ColTokenizer
- class lightning_ir.models.col.ColTokenizer(*args, query_length: int = 32, doc_length: int = 512, add_marker_tokens: bool = False, query_expansion: bool = False, attend_to_query_expanded_tokens: bool = False, doc_expansion: bool = False, attend_to_doc_expanded_tokens: bool = False, **kwargs)[source]
Bases:
BiEncoderTokenizer
LightningIRTokenizer
for Col models.- __init__(*args, query_length: int = 32, doc_length: int = 512, add_marker_tokens: bool = False, query_expansion: bool = False, attend_to_query_expanded_tokens: bool = False, doc_expansion: bool = False, attend_to_doc_expanded_tokens: bool = False, **kwargs)[source]

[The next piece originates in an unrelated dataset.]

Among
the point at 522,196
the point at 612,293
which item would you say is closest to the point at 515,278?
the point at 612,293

Initializes a Col model’s tokenizer. Encodes queries and documents separately. Optionally adds marker tokens to encoded input sequences and expands queries and documents with mask tokens.
- Parameters:
query_length (int, optional) – Maximum query length in number of tokens, defaults to 32
doc_length (int, optional) – Maximum document length in number of tokens, defaults to 512
add_marker_tokens (bool, optional) – Whether to add marker tokens to the query and document input sequences, defaults to False
query_expansion (bool, optional) – Whether to expand queries with mask tokens, defaults to False
attend_to_query_expanded_tokens (bool, optional) – Whether to let non-expanded query tokens be able to attend to mask expanded query tokens, defaults to False
doc_expansion (bool, optional) – Whether to expand documents with mask tokens, defaults to False
attend_to_doc_expanded_tokens (bool, optional) – Whether to let non-expanded document tokens be able to attend to mask expanded document tokens, defaults to False
- Raises:
ValueError – If add_marker_tokens is True and a non-supported tokenizer is used
Methods
__init__
(*args[, query_length, doc_length, ...])Initializes a Col model's tokenizer.
tokenize_input_sequence
(text, input_type, ...)Tokenizes an input sequence.
Attributes
- config_class
Configuration class for the tokenizer.
alias of
ColConfig
- property doc_token_id: int | None
The token id of the document token if marker tokens are added.
- Returns:
Token id of the document token
- Return type:
int | None
- classmethod from_pretrained(model_name_or_path: str, *args, **kwargs) Self
Loads a pretrained tokenizer. Wraps the transformers.PreTrainedTokenizer.from_pretrained method to return a derived LightningIRTokenizer class. See
LightningIRTokenizerClassFactory
for more details.>>> Loading using model class and backbone checkpoint >>> type(BiEncoderTokenizer.from_pretrained("bert-base-uncased")) ... <class 'lightning_ir.base.class_factory.BiEncoderBertTokenizerFast'> >>> Loading using base class and backbone checkpoint >>> type(LightningIRTokenizer.from_pretrained("bert-base-uncased", config=BiEncoderConfig())) ... <class 'lightning_ir.base.class_factory.BiEncoderBertTokenizerFast'>
- Parameters:
model_name_or_path (str) – Name or path of the pretrained tokenizer
- Raises:
ValueError – If called on the abstract class
LightningIRTokenizer
and no config is passed- Returns:
A derived LightningIRTokenizer consisting of a backbone tokenizer and a LightningIRTokenizer mixin
- Return type:
- property query_token_id: int | None
The token id of the query token if marker tokens are added.
- Returns:
Token id of the query token
- Return type:
int | None
- tokenize(queries: str | Sequence[str] | None = None, docs: str | Sequence[str] | None = None, **kwargs) Dict[str, BatchEncoding]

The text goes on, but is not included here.